A 2021 Massachusetts Supreme Judicial Court ruling has implications for Nantucket and other Bay State communities debating new short-term rental regulations. 

In Styller v. Zoning Board of Appeals, the court handed a win to the North Shore community in its attempts to limit short-term rentals in single-family zones. 

The lawsuit was filed by homeowner Alexander Styller, who promoted on social media a “Splash Mansion Pool Party” at his 5,000-square-foot home in 2016. One guest died of gunshot wounds.  

In the aftermath, the Lynnfield building inspector issued a cease-and-desist order against Styller for short-term rentals at his property, while the town amended its zoning to ban them in single-family zones. Styller challenged the town in state Land Court. 

Two dueling visions of how Nantucket’s long tradition of vacation rentals should respond to high housing costs and quality-of-life issues will go head to head on May 2.

Last summer, the SJC upheld Lynnfield’s ban on short-term rentals in single-family zones, ruling that they were inconsistent with the intended use in such districts. 

The ruling made clear that the legality of such bans depend upon the community, said Jessica Gray Kelly, a partner at Freeman, Mathis & Gary LLP in Boston. 
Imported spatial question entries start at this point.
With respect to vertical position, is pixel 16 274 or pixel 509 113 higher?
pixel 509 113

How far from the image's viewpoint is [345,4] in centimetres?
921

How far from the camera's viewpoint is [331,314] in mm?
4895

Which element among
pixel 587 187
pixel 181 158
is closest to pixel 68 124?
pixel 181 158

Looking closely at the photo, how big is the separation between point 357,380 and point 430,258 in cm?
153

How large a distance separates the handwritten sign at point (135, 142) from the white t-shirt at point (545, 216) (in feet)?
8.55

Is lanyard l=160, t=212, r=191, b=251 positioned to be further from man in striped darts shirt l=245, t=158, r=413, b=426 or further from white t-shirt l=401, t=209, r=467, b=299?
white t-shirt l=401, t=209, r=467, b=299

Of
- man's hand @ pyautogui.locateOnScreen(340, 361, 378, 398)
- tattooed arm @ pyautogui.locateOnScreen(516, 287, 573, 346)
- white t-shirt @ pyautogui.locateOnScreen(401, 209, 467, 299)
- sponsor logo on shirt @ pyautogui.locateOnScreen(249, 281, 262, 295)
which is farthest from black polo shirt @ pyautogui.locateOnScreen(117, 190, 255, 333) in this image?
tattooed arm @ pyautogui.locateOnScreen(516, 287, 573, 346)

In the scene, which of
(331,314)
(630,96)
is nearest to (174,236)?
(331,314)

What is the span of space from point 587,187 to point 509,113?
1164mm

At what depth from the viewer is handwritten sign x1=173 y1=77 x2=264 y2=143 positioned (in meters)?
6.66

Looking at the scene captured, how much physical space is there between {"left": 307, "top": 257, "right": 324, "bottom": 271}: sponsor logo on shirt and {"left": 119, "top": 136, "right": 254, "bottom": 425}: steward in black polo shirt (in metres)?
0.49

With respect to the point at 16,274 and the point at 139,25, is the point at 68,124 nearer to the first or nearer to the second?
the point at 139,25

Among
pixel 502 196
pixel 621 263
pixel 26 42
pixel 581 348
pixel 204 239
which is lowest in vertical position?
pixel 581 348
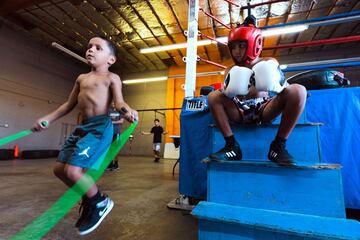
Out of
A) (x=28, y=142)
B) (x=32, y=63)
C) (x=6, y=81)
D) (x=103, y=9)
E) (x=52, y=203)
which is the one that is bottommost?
(x=52, y=203)

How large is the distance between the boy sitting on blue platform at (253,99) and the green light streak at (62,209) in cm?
53

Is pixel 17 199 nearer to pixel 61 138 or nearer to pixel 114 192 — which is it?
pixel 114 192

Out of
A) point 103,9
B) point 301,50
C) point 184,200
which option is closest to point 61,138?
point 103,9

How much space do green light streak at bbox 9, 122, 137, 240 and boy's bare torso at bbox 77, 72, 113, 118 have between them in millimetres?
210

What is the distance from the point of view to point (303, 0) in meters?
5.25

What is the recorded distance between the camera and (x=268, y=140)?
1188mm

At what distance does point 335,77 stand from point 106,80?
5.31 ft

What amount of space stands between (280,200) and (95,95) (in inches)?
43.0

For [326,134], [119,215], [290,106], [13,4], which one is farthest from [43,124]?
[13,4]

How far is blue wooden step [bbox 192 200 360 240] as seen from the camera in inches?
32.3

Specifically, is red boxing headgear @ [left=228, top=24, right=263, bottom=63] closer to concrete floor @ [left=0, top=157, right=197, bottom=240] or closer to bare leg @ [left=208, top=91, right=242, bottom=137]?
bare leg @ [left=208, top=91, right=242, bottom=137]

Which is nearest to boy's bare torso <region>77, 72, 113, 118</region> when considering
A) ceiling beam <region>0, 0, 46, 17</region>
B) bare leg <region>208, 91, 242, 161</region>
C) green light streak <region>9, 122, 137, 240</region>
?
green light streak <region>9, 122, 137, 240</region>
“Lynnfield is a bedroom community, whereas places like Nantucket are very different,” Kelly said. “Short-term rentals are ingrained in the community all year round and it has been that way for years and years.” 

Nantucket officials’ proposed requirements for registration, inspection and nuisance fines reflect a balanced approach to the issue, in contrast to Lynnfield’s all-out ban, Kelly said. 

“What the board is proposing is to think of ways to regulate short-term rentals to prevent the negative aspects of those transient tenants,” she said.